1. Outline to the German FDI Regime

The German Ministry for the Economy and Energy (Bundesministerium für Wirtschaft und Energie, BMWi) may review whether a transaction for acquisition of more than 25 % of the shares in a company situated in Germany by an acquirer from outside the European Union may endanger public order or security (so-called cross-sector review). The AWG, enacted by Parliament, sets the basic rules, the AWV, enacted by the Federal Government, provides for the details.

Such danger may occur “in particular” if the target company engages in a number of sensitive industries defined in the AWV. These sensitive activities include, among others, operation of critical infrastructures, development or modification of software for such infrastructure operation, some activities in relation to telecommunications surveillance and cloud computing, broadcasting, tele-media and printing of up-to-date news to a large audience and various activities in the health sector (§ 55 of the AWV). If the target engages in such activities, a review may be performed if only 10 % of the shares in the target are to be acquired, and the acquirer is obliged to give notice to the BMWi that a transaction agreement, i.e. an agreement for purchasing or otherwise acquiring assets or shares of a sensitive target, has been concluded. – Acquirers from Member States of the European Free Trade Association are exempted from the review, like acquirers from the EU.

******************************

WHAT YOU SHOULD DO
Edit the German FDI regime text, starting with "1. Outline to" and going on through "for the details.", so that "cross-sector review" becomes "general review".

******************************

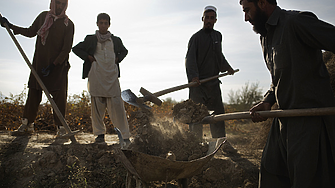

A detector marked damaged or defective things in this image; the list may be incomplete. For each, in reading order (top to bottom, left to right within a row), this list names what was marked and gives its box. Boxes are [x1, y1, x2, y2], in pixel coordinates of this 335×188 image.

rusty wheelbarrow [114, 137, 227, 187]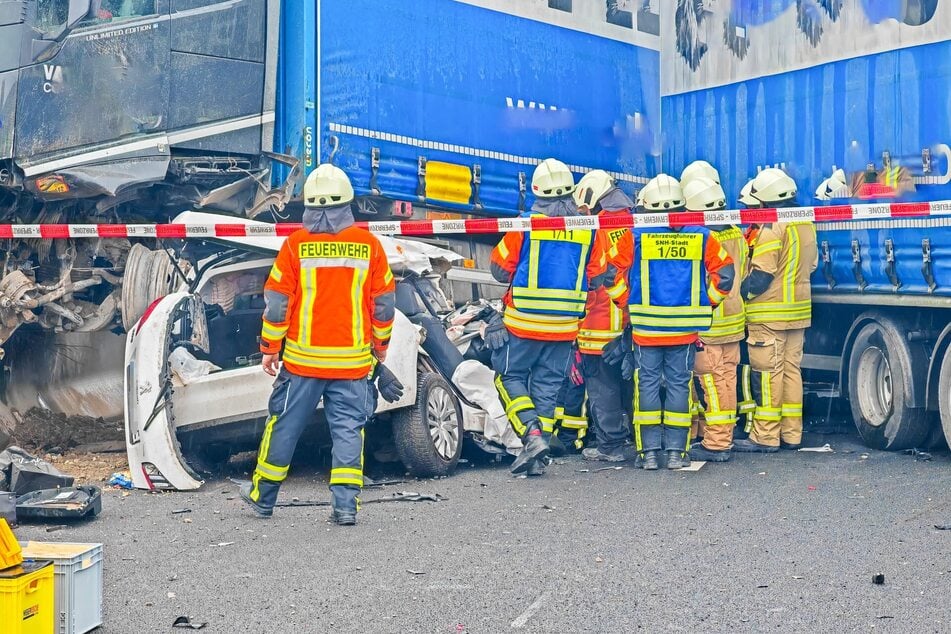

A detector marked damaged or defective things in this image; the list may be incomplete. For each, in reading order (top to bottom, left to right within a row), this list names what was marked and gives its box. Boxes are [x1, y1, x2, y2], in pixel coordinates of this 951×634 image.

crushed white car [124, 211, 520, 488]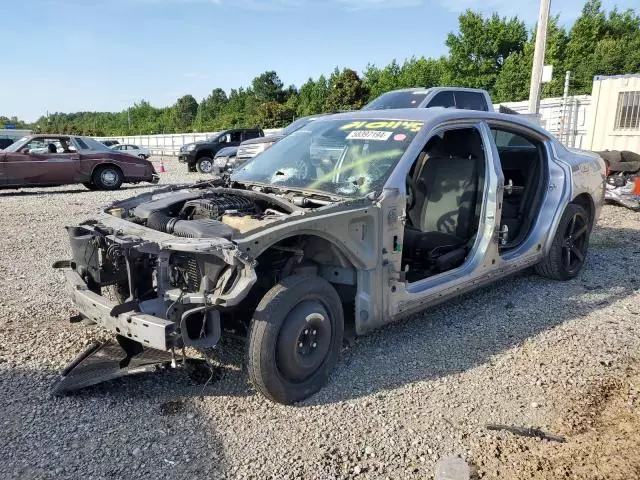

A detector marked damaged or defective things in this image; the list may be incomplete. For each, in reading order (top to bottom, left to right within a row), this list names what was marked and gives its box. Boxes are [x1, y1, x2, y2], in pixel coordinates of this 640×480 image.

wrecked silver sedan [57, 108, 608, 402]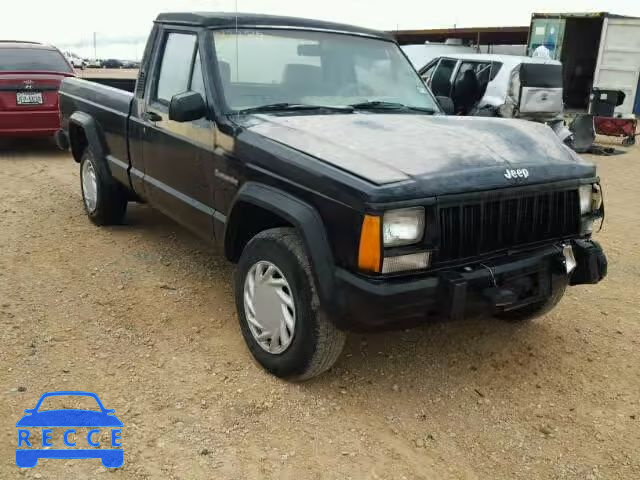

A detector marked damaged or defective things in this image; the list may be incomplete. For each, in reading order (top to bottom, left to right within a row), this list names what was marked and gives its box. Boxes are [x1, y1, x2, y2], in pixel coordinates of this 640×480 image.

******************************

RESULT BELOW
1. Outline to the German FDI Regime

The German Ministry for the Economy and Energy (Bundesministerium für Wirtschaft und Energie, BMWi) may review whether a transaction for acquisition of more than 25 % of the shares in a company situated in Germany by an acquirer from outside the European Union may endanger public order or security (so-called general review). The AWG, enacted by Parliament, sets the basic rules, the AWV, enacted by the Federal Government, provides for the details.